UPDATE: LAKEFRONT PRESERVED, LUCAS MUSEUM LOOKS ELSEWHERE
After months of skirmishes in courtrooms, op-ed columns, and private meeting rooms, the battle over the Lucas Museum of Narrative Art came to an end in late June when filmmaker George Lucas announced his decision to pursue building the museum in California rather than Chicago. Friends of the Parks filed a federal lawsuit in November 2014 to block construction of the museum along the lakeshore and preserve Chicago’s public waterfront.
Although Friends of the Parks supported the Lucas Museum coming to Chicago, we contended that the proposed lakefront location south of Soldier Field constituted a tragic misuse of public open space. The selection of that site to build a privately owned museum flew in the face of the Public Trust Doctrine, which requires the welfare of the public over the benefit of one or more individuals when it comes to the use of land created by the infill of Lake Michigan. Furthermore, construction of the museum east of Lake Shore Drive would have been in direct violation of the Lakefront Protection Ordinance. Alternate locations would have brought the same public benefits without permanently diminishing Chicago’s lakefront open space. In 1990, as part of the McCormick Place expansion agreement, the City of Chicago promised to convert the area south of Soldier Field, which is currently a parking lot, into parkland. The Chicago Park District’s own underlying documents refer to that area as a park. However, the City reneged on its commitment to turn that space into parkland and reduce parking spaces on the east side of Lake Shore Drive. Rather than move some of the Bears parking to the west side of the drive, the City found it more beneficial to take advantage of the revenue from that parking lot. As a result, the Bears were given tem-porary permission to use the lot.

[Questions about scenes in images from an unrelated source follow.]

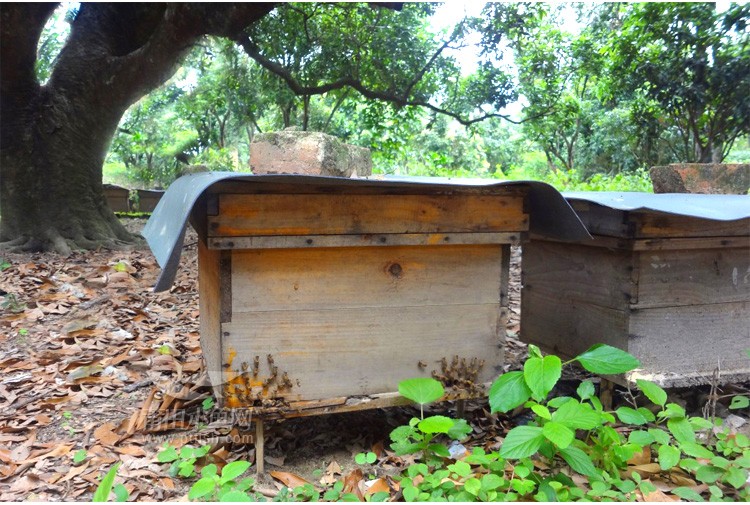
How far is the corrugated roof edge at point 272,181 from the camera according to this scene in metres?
1.89

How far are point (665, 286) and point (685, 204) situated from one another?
1.26 feet

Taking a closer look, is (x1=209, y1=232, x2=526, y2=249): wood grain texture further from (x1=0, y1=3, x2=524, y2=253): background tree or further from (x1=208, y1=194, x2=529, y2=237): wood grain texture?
(x1=0, y1=3, x2=524, y2=253): background tree

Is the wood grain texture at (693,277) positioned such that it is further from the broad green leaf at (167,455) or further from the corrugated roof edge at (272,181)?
the broad green leaf at (167,455)

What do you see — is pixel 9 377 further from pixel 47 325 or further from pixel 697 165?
pixel 697 165

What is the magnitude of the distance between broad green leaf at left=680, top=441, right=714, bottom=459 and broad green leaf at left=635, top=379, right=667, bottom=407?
189 mm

When Lucas approached Mayor Rahm Emanuel about locat-ing his museum in Chicago, the mayor offered the Bears parking lot as a possible building site, despite the fact that the area had long ago been designated as park space. The ground lease terms were $10 for 99 years, with two potential subsequent 99-year renewals, for a total of 297 years for $30. This decision to give away a public asset—prime lakefront property designated for public use—was not accompanied by an open public participation process. The City held public meetings during the day at times that were not convenient for residents. In addition, residents were told about the meetings at the last minute. Finally, the City refused to answer questions from the public on the basis that they were involved in the lawsuit brought by the Friends of the Parks.

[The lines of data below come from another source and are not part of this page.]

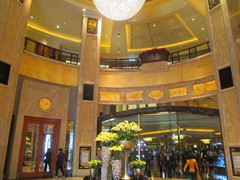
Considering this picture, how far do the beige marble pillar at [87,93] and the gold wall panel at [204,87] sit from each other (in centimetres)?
464

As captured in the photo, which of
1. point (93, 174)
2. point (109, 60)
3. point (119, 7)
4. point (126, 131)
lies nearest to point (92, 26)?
point (109, 60)

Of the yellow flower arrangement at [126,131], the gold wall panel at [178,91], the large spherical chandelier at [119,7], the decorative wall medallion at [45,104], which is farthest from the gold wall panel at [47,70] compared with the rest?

The City and the Park District filed a motion to dismiss the lawsuit. However, U.S. District Court Judge John Darrah refused to dismiss the case, noting that the Friends of the Parks had adequately stated their claim. The City’s repeated attempts to keep the case from going to trial actually slowed down the process. When they requested that the process be sped up before Lucas decided to leave Chicago, Judge Darrah reminded them that their legal maneuverings, including their reluctance to turn over discovery documents, had caused the delays. The trial date was originally set for March 2016, but the case never got that far because of all the delays emanating from the City’s tactics. After it became clear that the trial would be rescheduled for November 2016, at the earliest, Lucas announced he would no longer seek to build the museum along Chicago’s lakefront. In the wake of this success, Friends of the Parks is urging the City to honor its long overdue commitment to convert the proposed Lucas Museum site—the current Bears parking lot—into parkland.
The Friends of the Parks’ decision to fight for the preservation of Chicago’s public lakeshore was not an easy one, and it was not without significant financial and political costs. However, we remain steadfast in our commitment to protecting our city’s lakefront for the enjoyment of all. This commitment is rooted in a long history dating back to Daniel Burnham’s 1909 Plan of Chicago and A. Montgomery Ward’s tireless efforts to keep Grant Park “forever open, clear, and free.” Furthermore, we do not stand alone in carrying on Chicago’s rich tradition of public parks. In a letter to supporters in May 2016, Friends of the Parks Executive Director Juanita Irizarry wrote, “Every day we get calls, letters, and emails from people thanking us for our stand, volunteering to help, and encouraging us to stay strong. We’re clearly tapping into a movement of people who share Friends of the Parks’ commitment to Chicago’s parks and lakefront!”